• _Provided information_:
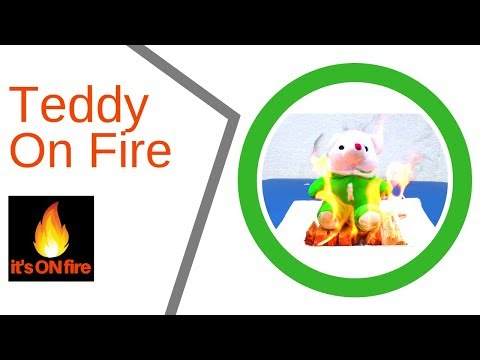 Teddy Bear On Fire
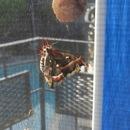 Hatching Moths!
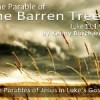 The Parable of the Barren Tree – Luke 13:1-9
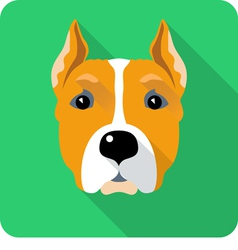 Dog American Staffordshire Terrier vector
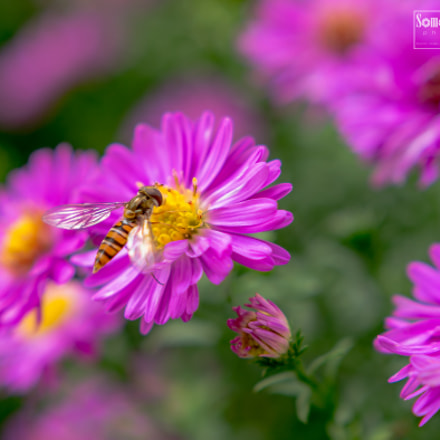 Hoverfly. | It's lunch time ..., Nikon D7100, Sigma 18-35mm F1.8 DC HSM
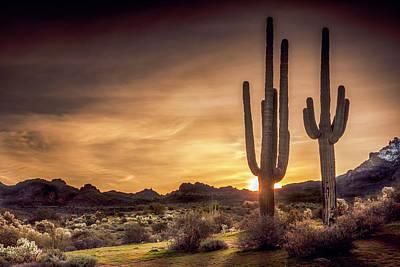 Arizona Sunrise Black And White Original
==
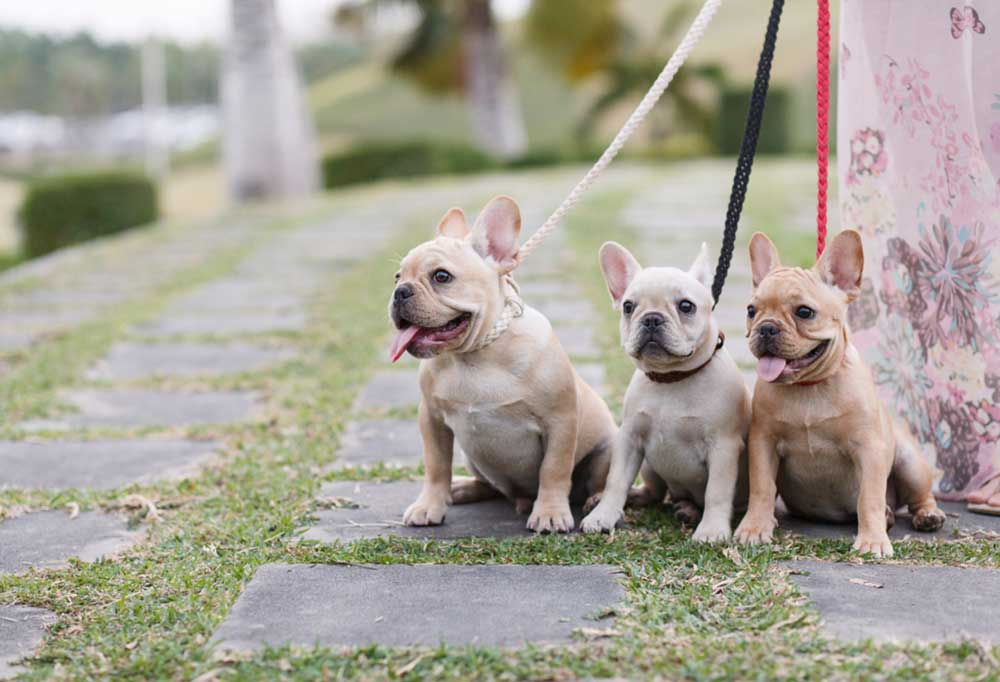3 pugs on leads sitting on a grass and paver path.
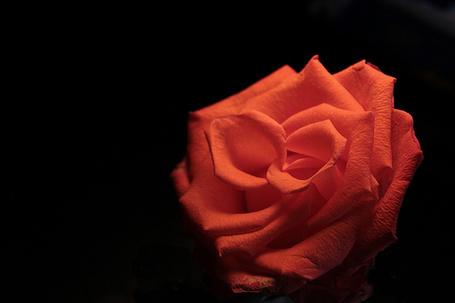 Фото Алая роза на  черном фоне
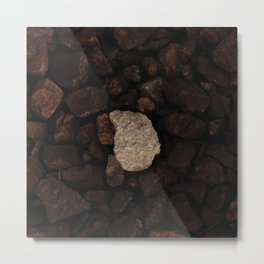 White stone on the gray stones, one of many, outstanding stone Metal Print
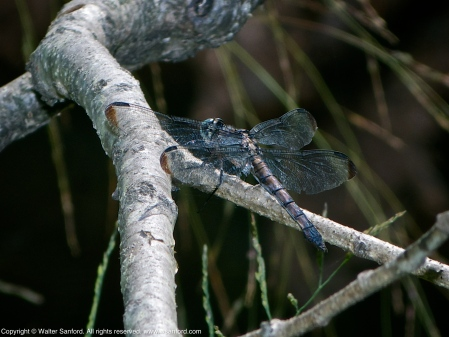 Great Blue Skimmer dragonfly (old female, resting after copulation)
---
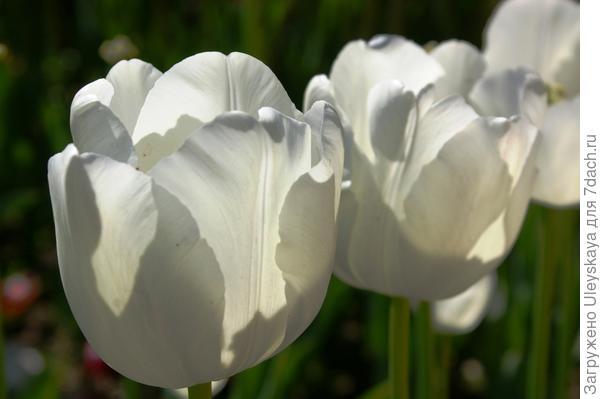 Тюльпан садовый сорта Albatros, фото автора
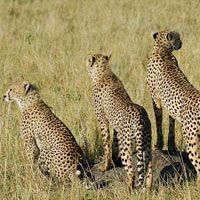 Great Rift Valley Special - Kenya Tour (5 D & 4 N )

• _What is expected_: Although the records above contain pictures, the copy should not; retype exactly the lines from the one containing "Teddy Bear On Fire" through the one containing "Arizona Sunrise Black And White Original".

• _Solution to this problem_:
 Teddy Bear On Fire
 Hatching Moths!
 The Parable of the Barren Tree – Luke 13:1-9
 Dog American Staffordshire Terrier vector
 Hoverfly. | It's lunch time ..., Nikon D7100, Sigma 18-35mm F1.8 DC HSM
 Arizona Sunrise Black And White Original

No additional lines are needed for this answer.